There was one or two shows up in N.Y. where Bret lived that did some benefit shows. But unfortunately he passed away before these shows happened because he was supposed to attend those shows. His wife didn’t even have a funeral for him or a mass that was supposed to happen before those benefit shows and it really pissed me and a lot of other people off. But right now our friends in Bret’s hometown of North Tomawanda, NY are doing a GoFundMe page to have a custom made bench with a laser etched memorial and photo of Bret at the Resthaven Memorial Graveyard in his home town. If you go to the MC Facebook page the information is listed to help keep Bret’s memory alive forever.

What’s the status of the reissues of some older Malevolent Creations albums?
Hammerheart Records is releasing some of the older albums and we are also in talks with other labels about re-releasing most of the other albums.
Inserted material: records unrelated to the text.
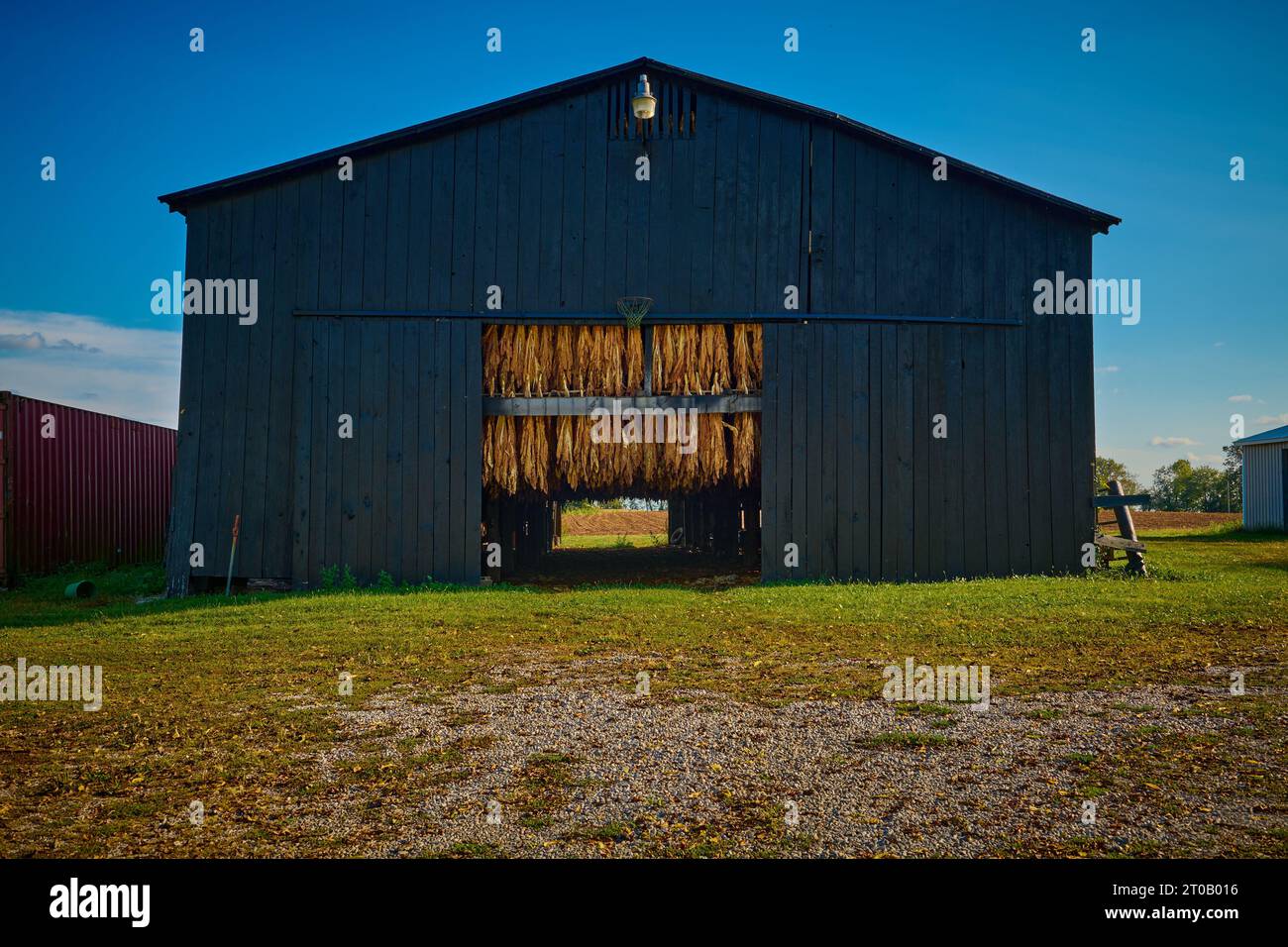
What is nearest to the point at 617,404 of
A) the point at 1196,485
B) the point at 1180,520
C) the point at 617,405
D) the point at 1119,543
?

There are so many studio albums, live albums, best of albums as well as DVDs. I would love to see them all re-released because a lot of our old record labels don’t even exist anymore and have ripped us off so bad.

What are some of your non-musical interests and hobbies?
I like playing golf. I’m a big sports fan and I like to hang out with my friends and chill out. But music is my life and without it I don’t know what I would do.

What’s currently in your heavy musical rotation?
I’m really old school and I still listen to a lot of metal bands that have influenced me from the beginning of Malevolent Creation, bands like Dark Angel, Kreator, Destruction, Sodom, Death and Morbid Saint are still my favorite bands. I’m not really into the new math metal bands. I really prefer old school heavy music like the bands I just mentioned. I know there are a lot of great bands out there but nobody makes me excited like the old school bands that I grew up listening to. Can’t forget Iron Maiden and Judas Priest either because they were the first metal bands that really got me wanting to play heavy metal. There are so many great bands from the ’80s that I don’t have enough time to name them all.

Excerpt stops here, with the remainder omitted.